Изменить размер шрифта - +
Приехав в Антополь, я ужасно проголодался.

 

– Есть что-нибудь съесть? – спросил я у писаря, вышедшего в чемарке с кутасами (кистями).

 

– Ничего нет.

 

– Отчего же вы не держите?

 

– Не держим.

 

Из-за двери выглянула еврейская физиономия и спряталась; потом опять выглянула, потом опять спряталась, и наконец через порог переступил тонкий, длинный еврей.

 

– Може паны что-нибудь скушали бы? – спросил он, подобострастно улыбаясь.

 

– А что ты дашь нам?

 

– Могу дать курицу жареную; могу дать рыбу вареную, могу дать яйца всмятку.

 

– Давай курицу, рыбу и яйца всмятку, – радостно воскликнул я, как Осип в доме Сквозника-Дмухановского, где были щи, каша и пироги. Поели прекрасно и за все заплатили 80 копеек.

 

– Отчего бы пану не держать кушанья? – заметил я писарю.

 

– Не стоит, – отвечал он, сделав косую мину и поправив широкий лакированный пояс.

 

– А вот евреи так не думают!

 

– Это уж их дело.

 

– Вы, кажется, не любите евреев?

 

– Кто их любит!
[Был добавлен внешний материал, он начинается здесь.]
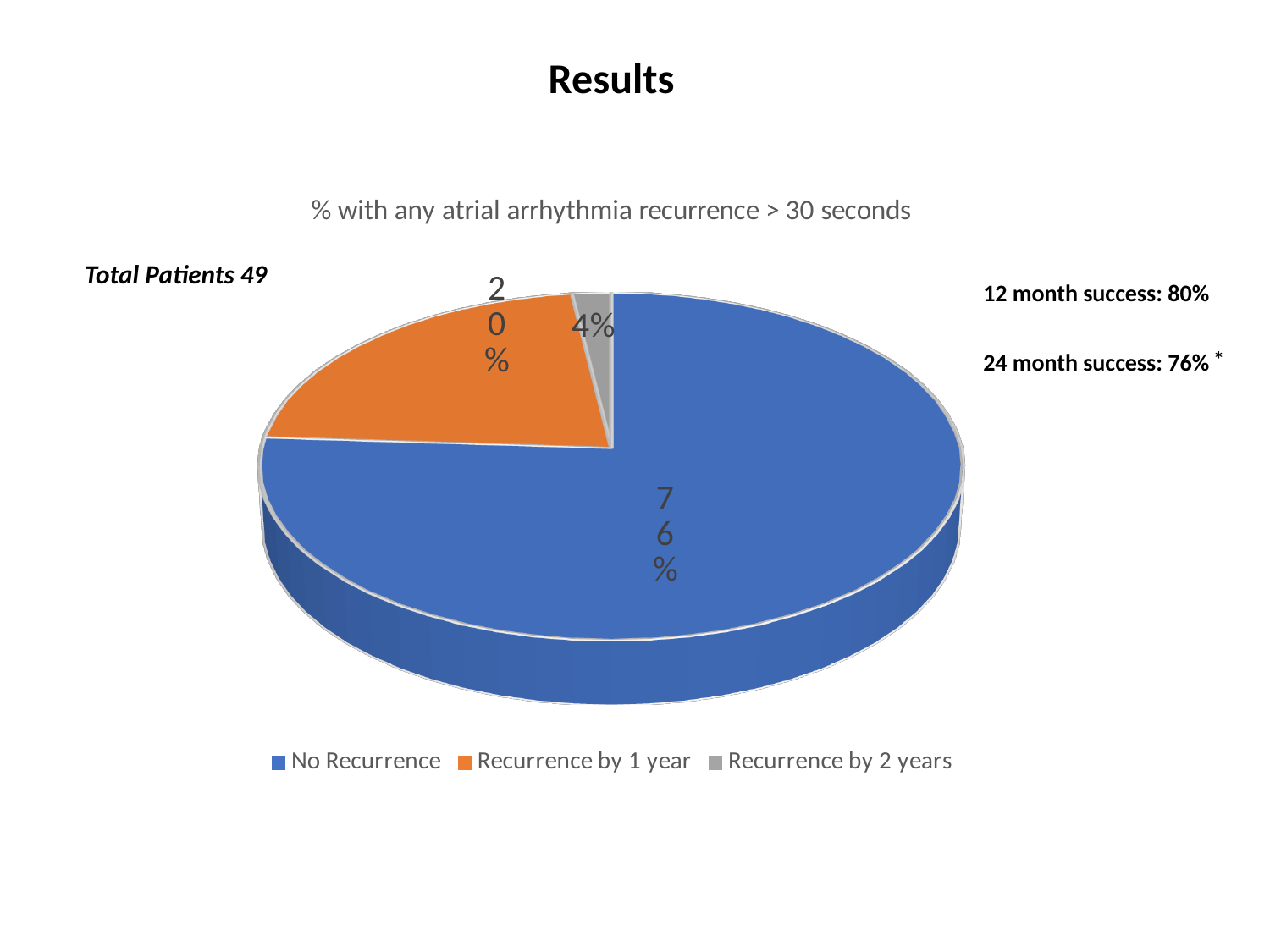
What is the combined share of the two recurrence slices (Recurrence by 1 year and Recurrence by 2 years)? 24% Which category has the largest slice of the pie? No Recurrence Which slice is larger: Recurrence by 1 year or Recurrence by 2 years? Recurrence by 1 year What is the title of the chart? % with any atrial arrhythmia recurrence > 30 seconds What is the difference in percentage points between the No Recurrence slice and the Recurrence by 1 year slice? 56 How many categories does the legend list? 3 What colour is the No Recurrence slice? blue What percentage of the pie is labelled for Recurrence by 1 year? 20% What percentage of the pie is labelled for Recurrence by 2 years? 4% What kind of chart is shown on the slide? pie chart Which category has the smallest slice of the pie? Recurrence by 2 years What percentage of the pie is labelled for No Recurrence? 76%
Подлый народ.

 

– Эт! О них и говорить не стоит.

 

– А если б вот не евреи, так пришлось бы голодать, глядя на ваш пояс.

 

Пан писарь обиделся и ничего не ответил.

 

Вечером приехали в Яновку. Пред въездом в Яновку нас остановили несколько крестьян. Посмотрели в фурманку и отошли прочь к горящему костру, сказавши ямщику: «Поезжай с Богом».

 

– Чего они смотрели? – спросил я ямщика.

 

– Сена.

 

– Зачем же они смотрели сена? Что им за дело до сена?

 

– Быдло (рогатый скот) в Дрогичине падает, так чтобы хворобы (болести) оттуда не завезли с сеном.

 

А проезжая Дрогичино, я видел, как коровы тянули из лужаек грязную болотную воду, и только удивлялся, как такое пойло не произведет громадного падежа. В Яновке мы совсем осмеркли. В ожидании самовара я сидел на крыльце и, смотря на все меня окружающее, вспомнил сумерки в роскошных надднепровских хуторах; вспомнил теплый пейзаж, которым родная семья часто любовалась с крылечка панинской мазанки, глядя на Долгий лесок, на зеркальную поверхность пруда, на деревушку вверху Гостомли, скромной реки, не значащейся ни на одной географической карте. Тут пели, читали, вспоминали, пили «по чарци», «щоб усим легенько згадалось», а кругом зелень только синеет; желтый лист порою перекатится через дворик, но в воздухе еще тепло; из-за горки несется молодецкая песня, то давящая, то безумно веселая; из деревни слышится многоголосый собачий лай, и около колен вертится пятилетняя девочка с голубыми глазенками и умным личиком.

 

– Не уезжай, мой голубчик, не уезжай, мой милый, – говорит она, – я хочу, чтобы ты был со мною.

 

В Яновке нет ничего этого. Гладкая равнина, идущая от самого Белостока, очень приятна для соображений строителей Литовской железной дороги; но для глаза я не знаю ничего утомительнее и печальнее. Это не саратовская степь с густым колосом; не новороссийская степь с травою, в которой баран спрячется; это даже не жаркие Рынь-Пески, не киргизское раздолье, – а это холодная, белая неблагодарная почва, над которой человек без отдыха и покоя льет свой кровавый пот, нередко для того, чтобы собрать тощие колосья руками, как берут в России лен или замашни.